################################################################################
# Copyright (c) 2021 ContinualAI. #
# Copyrights licensed under the MIT License. #
# See the accompanying LICENSE file for terms. #
# #
# Date: 12-05-2020 #
# Author(s): Lorenzo Pellegrini #
# E-mail: contact@continualai.org #
# Website: avalanche.continualai.org #
################################################################################
""" Common benchmarks/environments utils. """
from collections import OrderedDict, defaultdict, deque
from typing import (
TYPE_CHECKING,
Any,
Callable,
Generic,
Iterator,
List,
Iterable,
Mapping,
Optional,
Sequence,
TypeVar,
Union,
Dict,
SupportsInt,
)
import warnings
import torch
from torch import Tensor
from torch.utils.data import Subset, ConcatDataset
from .data import AvalancheDataset
from .data_attribute import DataAttribute
from .dataset_definitions import (
ISupportedClassificationDataset,
)
from .dataset_utils import (
SubSequence,
find_list_from_index,
)
from .flat_data import ConstantSequence
from .transform_groups import (
TransformGroupDef,
TransformGroups,
XTransform,
YTransform,
)
if TYPE_CHECKING:
from .classification_dataset import TaskAwareClassificationDataset
T_co = TypeVar("T_co", covariant=True)
TAvalancheDataset = TypeVar("TAvalancheDataset", bound="AvalancheDataset")
def tensor_as_list(sequence) -> List:
# Numpy: list(np.array([1, 2, 3])) returns [1, 2, 3]
# whereas: list(torch.tensor([1, 2, 3])) returns ->
# -> [tensor(1), tensor(2), tensor(3)]
#
# This is why we have to handle Tensor in a different way
if isinstance(sequence, list):
return sequence
if not isinstance(sequence, Iterable):
return [sequence]
if isinstance(sequence, Tensor):
return sequence.tolist()
return list(sequence)

§ Dataset extract
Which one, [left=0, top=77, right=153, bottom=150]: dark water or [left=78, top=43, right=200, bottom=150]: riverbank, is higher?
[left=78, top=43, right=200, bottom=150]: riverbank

§ Parts of the exercise
**a.** Using the benchmark utilities code, say whether each statement agrees with it: (i) the code is licensed under the MIT License; (ii) the date given is 12-05-2021; (iii) when the input to tensor_as_list is a Tensor, the function converts it with list(). Answer yes or no for each, quoting the words that decide it.
**b.** Transcribe the stretch of the benchmark utilities code from "def tensor_as_list(sequence) ->" through "return list(sequence)".
**c.** Write the next part of the benchmark utilities code, picking up after its final line.

§ Responses in order
**a.**
(i) Yes: "Copyrights licensed under the MIT License."
(ii) No: "Date: 12-05-2020"
(iii) No: "return sequence.tolist()"

**b.**
def tensor_as_list(sequence) -> List:
# Numpy: list(np.array([1, 2, 3])) returns [1, 2, 3]
# whereas: list(torch.tensor([1, 2, 3])) returns ->
# -> [tensor(1), tensor(2), tensor(3)]
#
# This is why we have to handle Tensor in a different way
if isinstance(sequence, list):
return sequence
if not isinstance(sequence, Iterable):
return [sequence]
if isinstance(sequence, Tensor):
return sequence.tolist()
return list(sequence)

**c.**
def _indexes_grouped_by_classes(
targets: Sequence[int],
patterns_indexes: Union[None, Sequence[int]],
sort_indexes: bool = True,
sort_classes: bool = True,
) -> Union[List[int], None]:
result_per_class: Dict[int, List[int]] = OrderedDict()
result: List[int] = []
indexes_was_none = patterns_indexes is None
if patterns_indexes is not None:
patterns_indexes = tensor_as_list(patterns_indexes)
else:
patterns_indexes = list(range(len(targets)))
targets = tensor_as_list(targets)
# Consider that result_per_class is an OrderedDict
# This means that, if sort_classes is True, the next for statement
# will initialize "result_per_class" in sorted order which in turn means
# that patterns will be ordered by ascending class ID.
classes = torch.unique(torch.as_tensor(targets), sorted=sort_classes).tolist()
for class_id in classes:
result_per_class[class_id] = []
# Stores each pattern index in the appropriate class list
for idx in patterns_indexes:
result_per_class[targets[idx]].append(idx)
# Concatenate all the pattern indexes
for class_id in classes:
if sort_indexes:
result_per_class[class_id].sort()
result.extend(result_per_class[class_id])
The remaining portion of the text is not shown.